▸ What the task asks:
With the material below, print exactly the lines between the line holding "genus: Tamiasciurus" and the line holding "A: Red squirrel (Tamiasciurus hudsonicus).", inclusive. Add nothing else.

▸ Records provided:

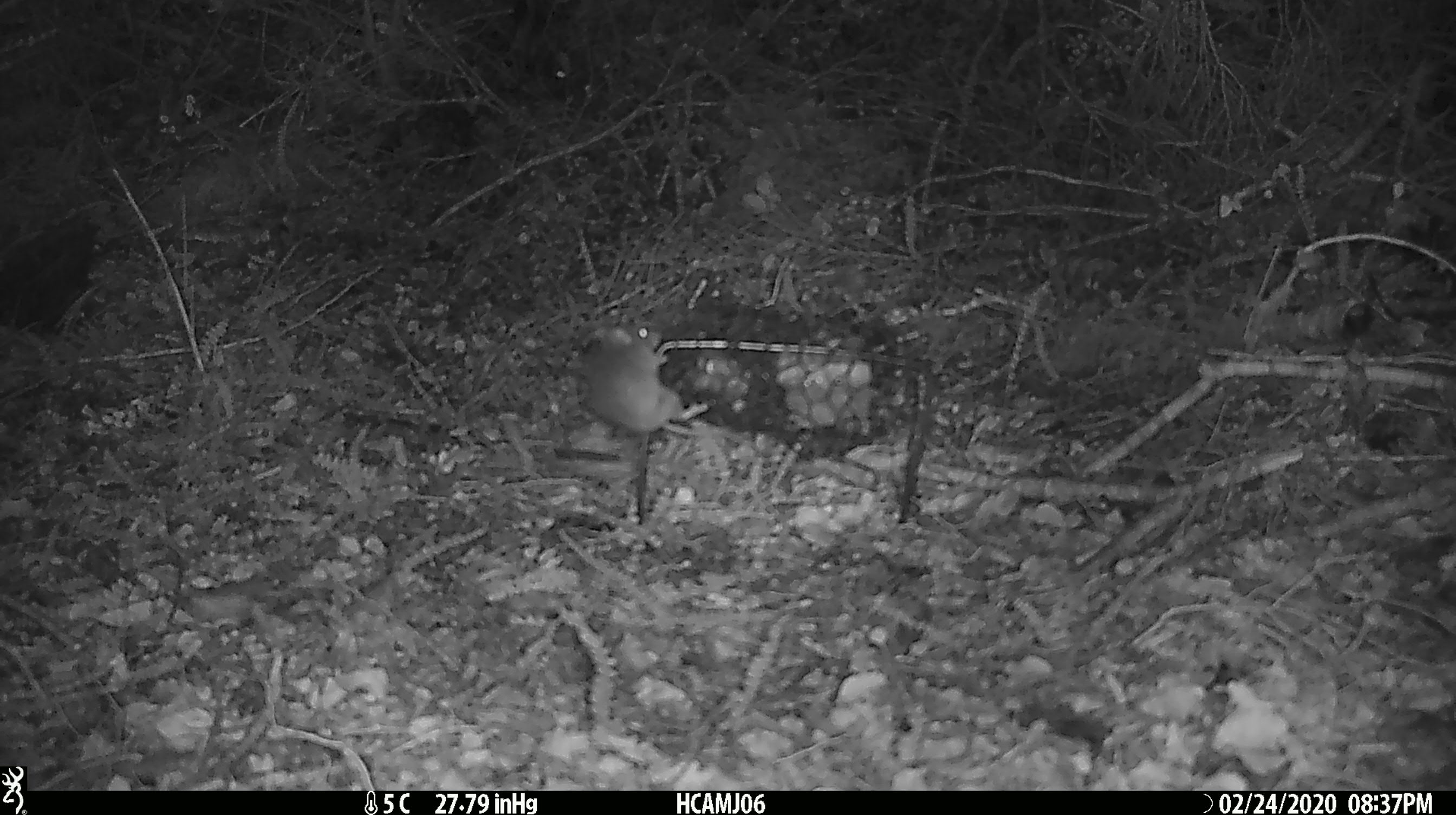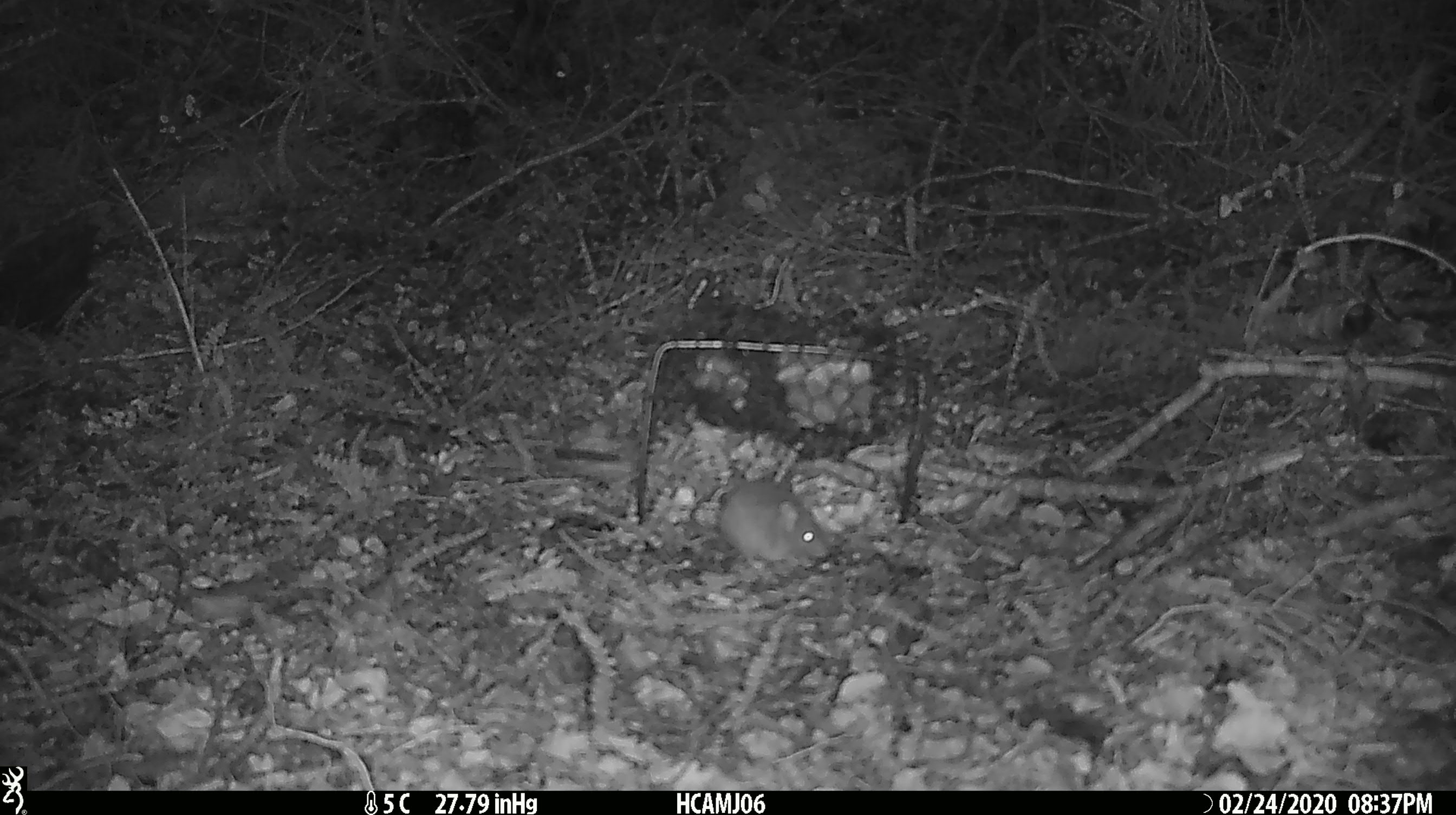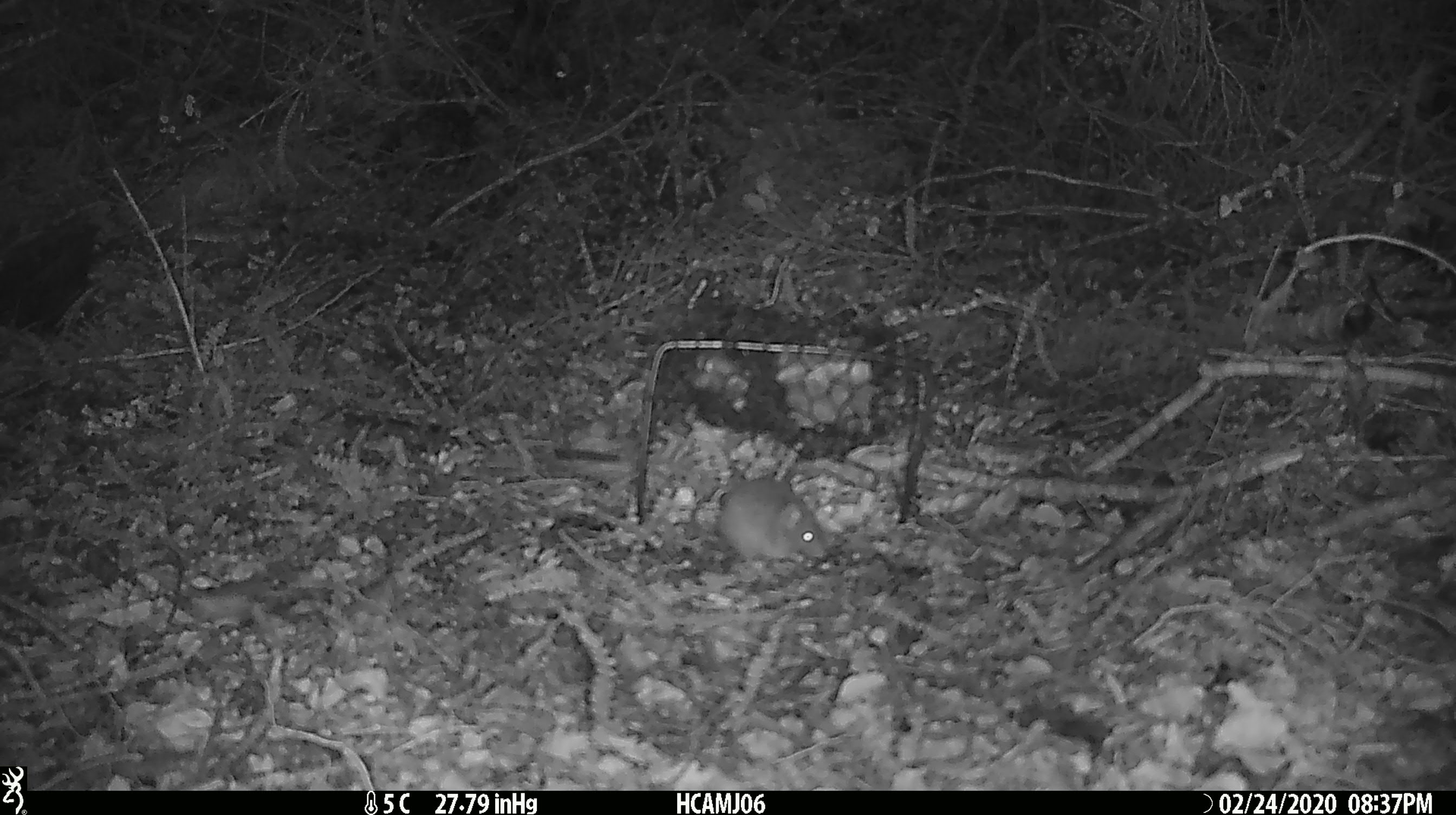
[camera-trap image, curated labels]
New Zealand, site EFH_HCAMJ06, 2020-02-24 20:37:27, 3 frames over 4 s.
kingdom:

--

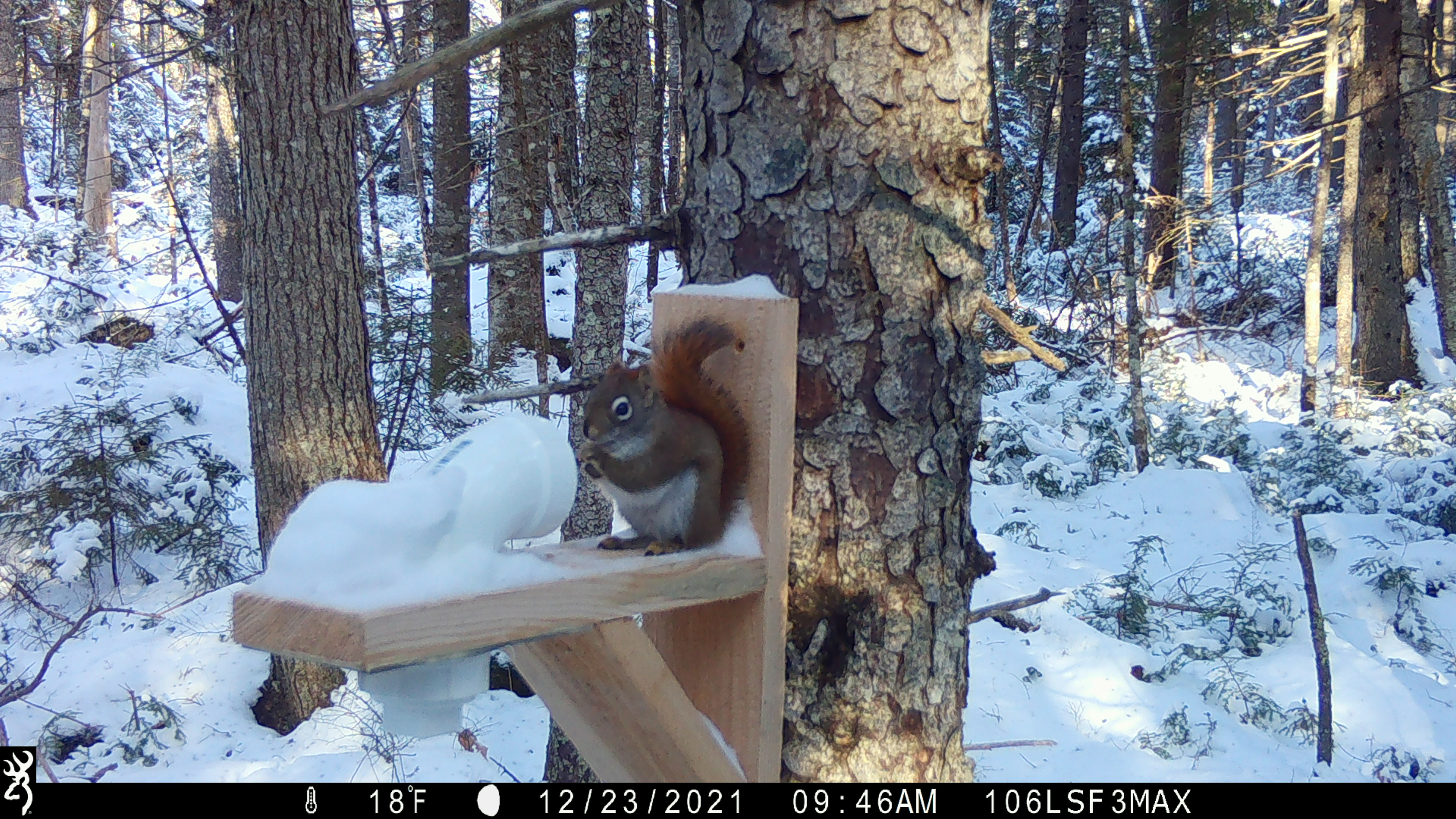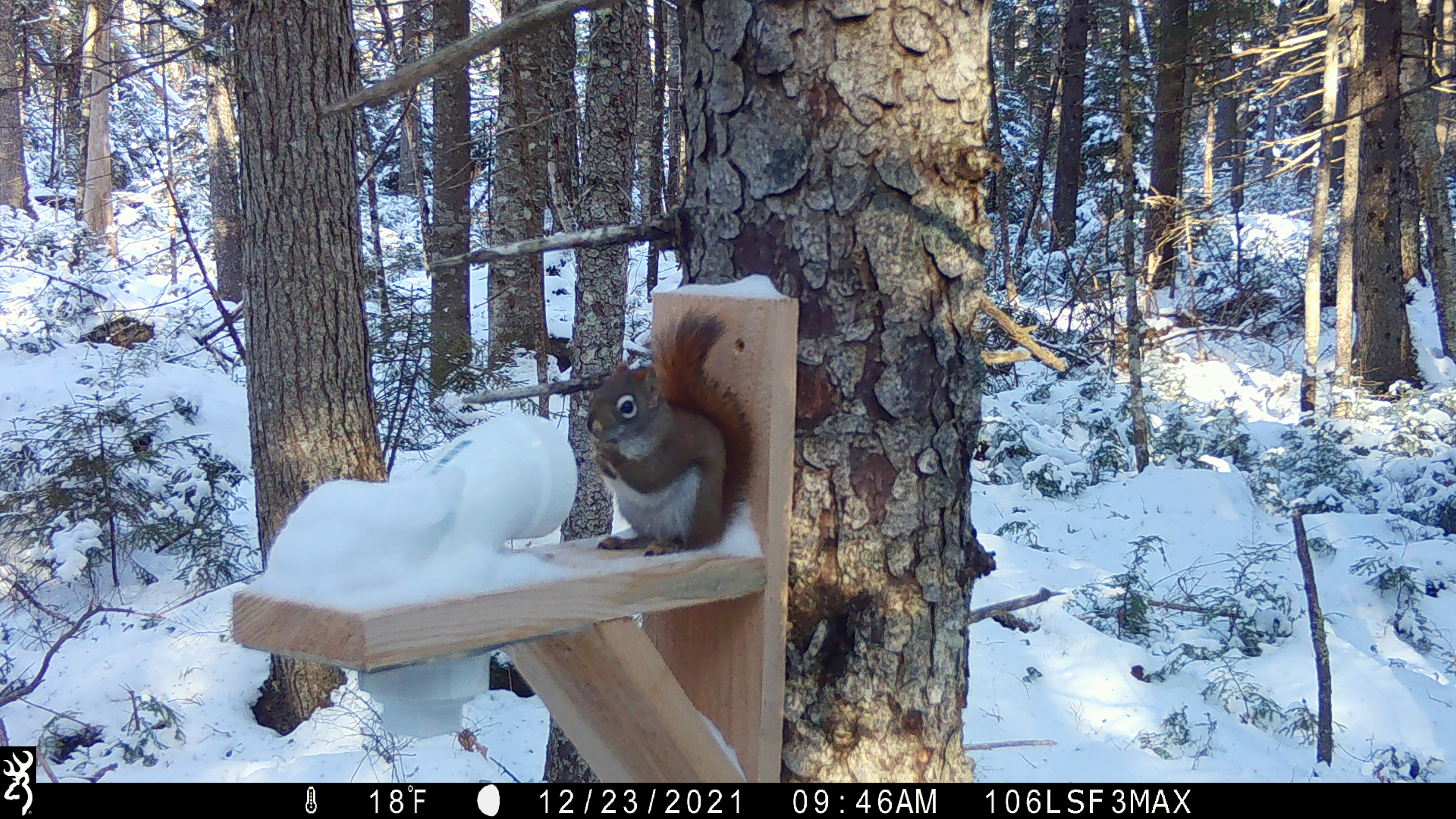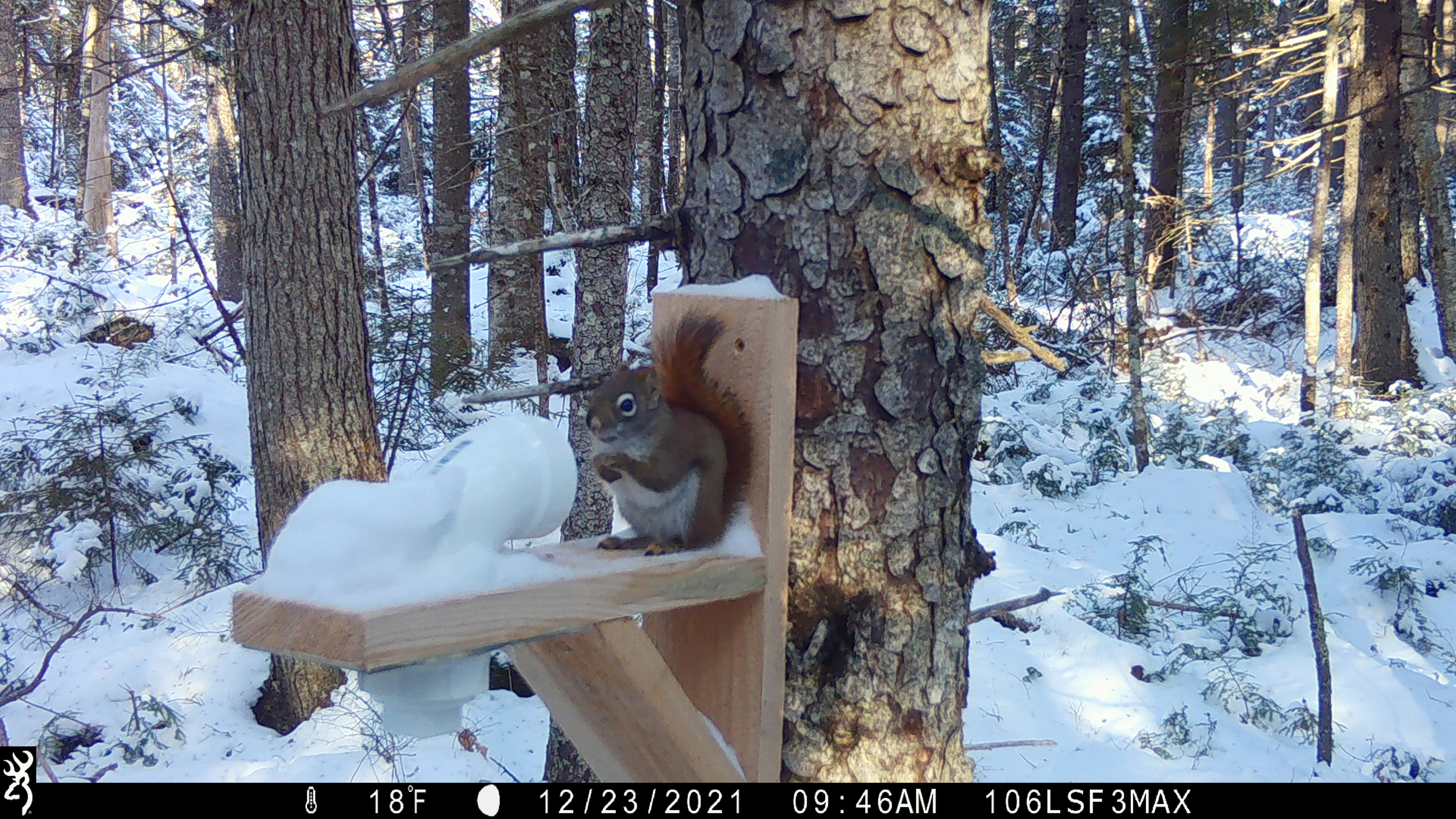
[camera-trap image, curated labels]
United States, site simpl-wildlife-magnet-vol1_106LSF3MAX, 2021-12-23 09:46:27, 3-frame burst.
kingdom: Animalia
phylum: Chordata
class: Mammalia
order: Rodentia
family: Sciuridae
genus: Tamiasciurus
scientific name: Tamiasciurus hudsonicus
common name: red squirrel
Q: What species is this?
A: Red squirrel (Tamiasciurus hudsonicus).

▸ Result of the exercise:
genus: Tamiasciurus
scientific name: Tamiasciurus hudsonicus
common name: red squirrel
Q: What species is this?
A: Red squirrel (Tamiasciurus hudsonicus).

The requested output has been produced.